The Slovene authorities estimated the total direct damage caused by the ice disaster at EUR 428,734 million. This amount represented 1,23% of Slovenia's GNI and exceeded by far the threshold for mobilising the EUSF of EUR 209,587 million applicable to Slovenia in 2014 (i.e. 0,6% of GNI based on 2012 data). The disaster qualified as a “major natural disaster” and on 27 August 2014 the Commission accepted the application from Slovenia. The financial contribution amounting to EUR 18 388 478 was paid out on 8 April 2015.

CROATIA – ice and floods

The same weather phenomenon which led Slovenia to apply for EUSF aid also affected Croatia at the beginning of February 2014. Particularly, the northwest regions and part of the northern Adriatic were affected. In addition, as of 12 February, the melting ice and snow resulted in flooding which caused additional damage to important public basic infrastructures and private and public property.

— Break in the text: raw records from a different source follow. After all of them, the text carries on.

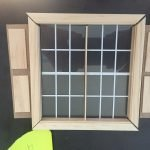 A picture of the partially assembled window with the shutters in place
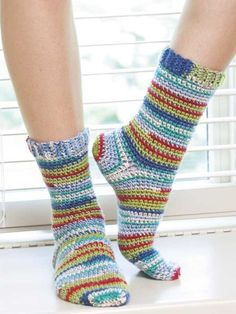 So comfy and soft, hand-crocheted socks are one of life's ultimate luxuries! Crochet expert Darla Sims presents 15 cozy toe-warmers for the family and also teaches you how to design your own. There are socks and slipper socks for children, women, and men. Crochet Gloves Pattern, Crochet Shoes, Crochet Slippers, Crochet Clothes, Knit Crochet, Crochet Patterns, Stitch Patterns, How To Crochet Socks, Crotchet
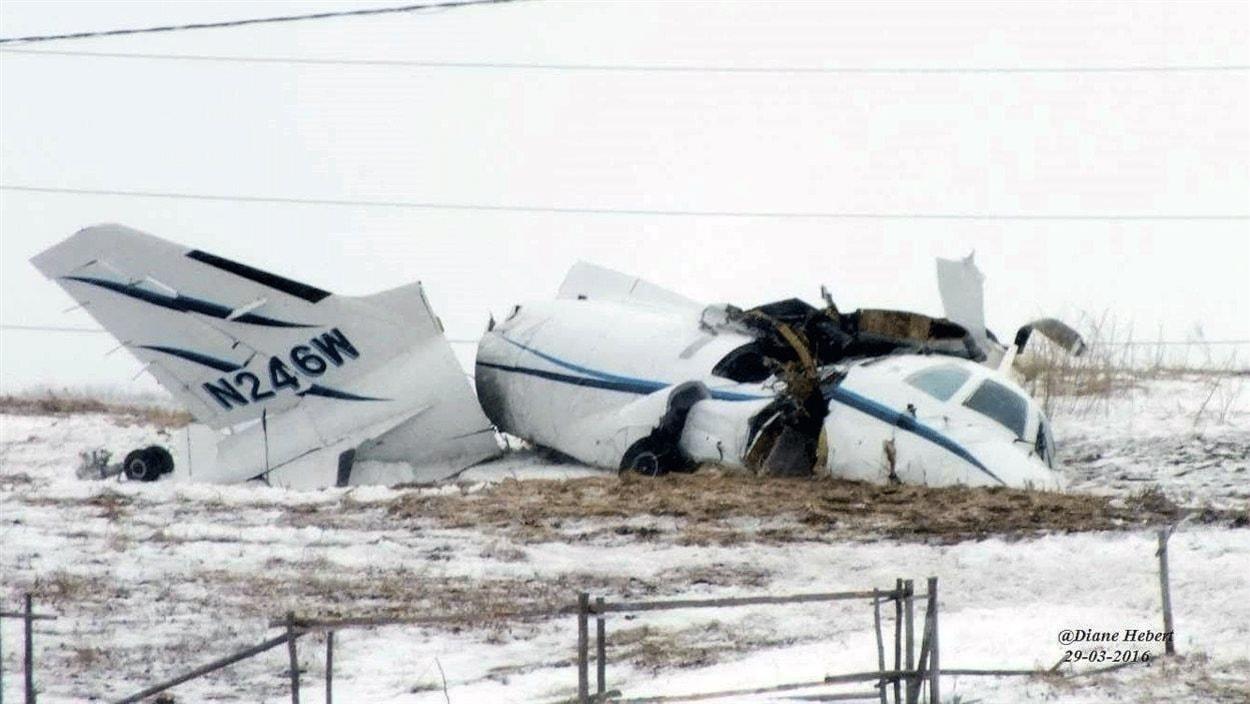 Carcasse de l'avion dans un champ enneigé.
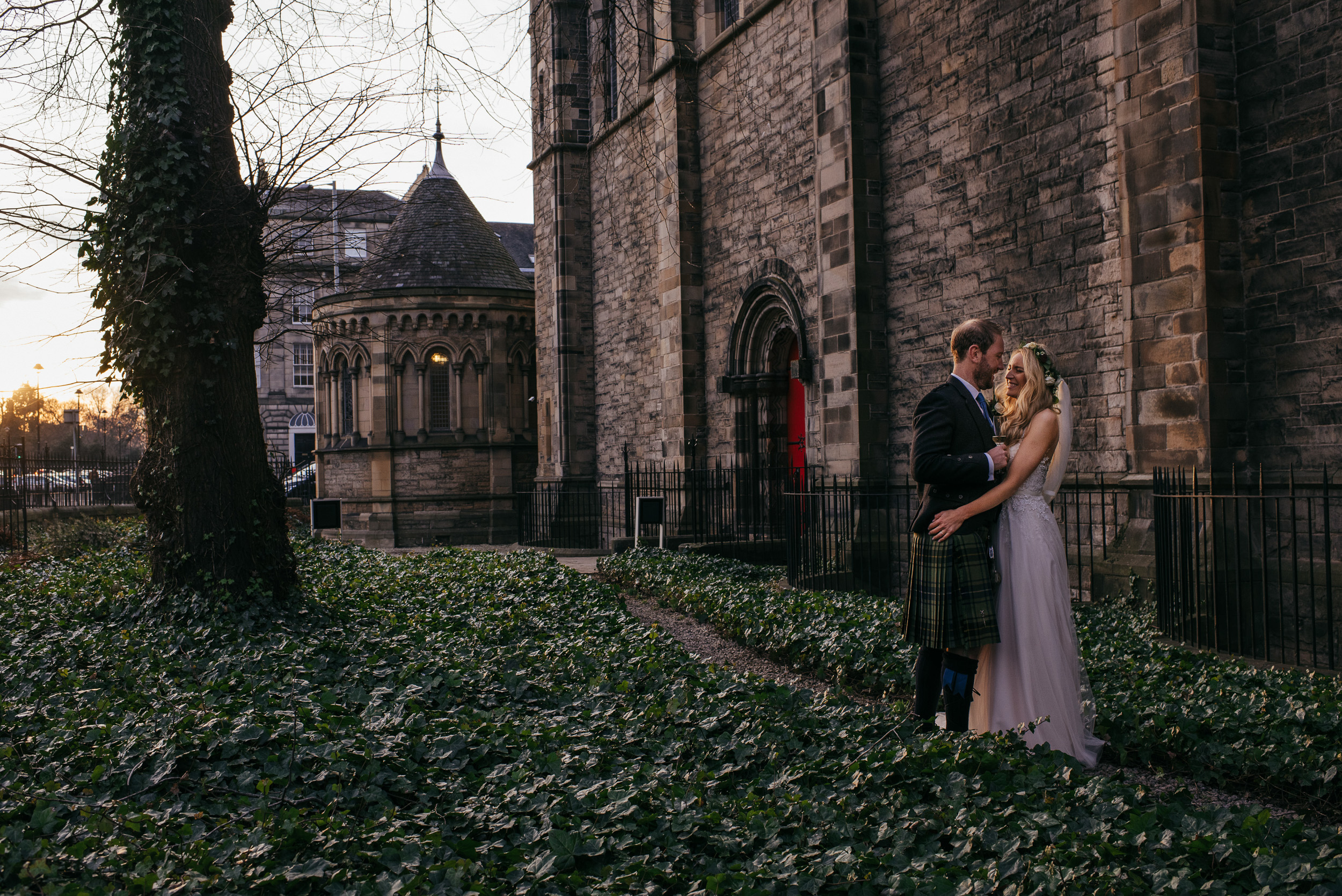 Bride and Groom in beautiful light at Mansfield Traquair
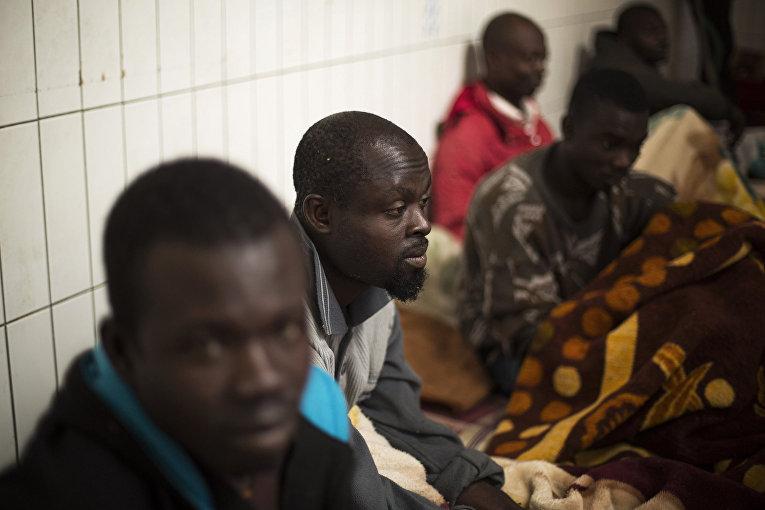 Мигранты из Ганы, Чада и Нигерии в Триполи, Ливия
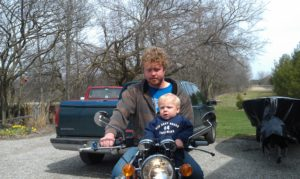 luke outside on a motorcycle with a baby on the seat in front of him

Subsequently, Croatia decided to submit an application for a financial contribution from the EUSF. The Commission received the application dossier on 9 April 2014, within the deadline of 10-weeks after the first damage was recorded on 31 January 2014.

The Croatian authorities estimated the total direct damage caused by the disaster at EUR 291,905 million. This amount represented 0,69% of Croatia’s GNI and thus exceeded the “major disaster” threshold for mobilising the EUSF of EUR 254,229 million applicable to Croatia in 2014 (i.e. 0,6% of GNI based on 2012 data). As the estimated total direct damage exceeded the major disaster threshold the disaster qualified as a “major natural disaster” and the Commission accepted the application on 27 August 2014. The financial contribution amounting to EUR 8 616 263 was paid out on 8 April 2015.

ROMANIA – extreme winter conditions

In late January and early February 2014, Romania, especially its South-Eastern parts faced severe winter conditions with snow, ice and low temperatures causing damage to the road network, agriculture and public and private assets.

Romania decided to apply for EUSF aid and submitted its application on 4 April 2014, within the deadline of 10-weeks after the first damage was recorded on 24 January 2014.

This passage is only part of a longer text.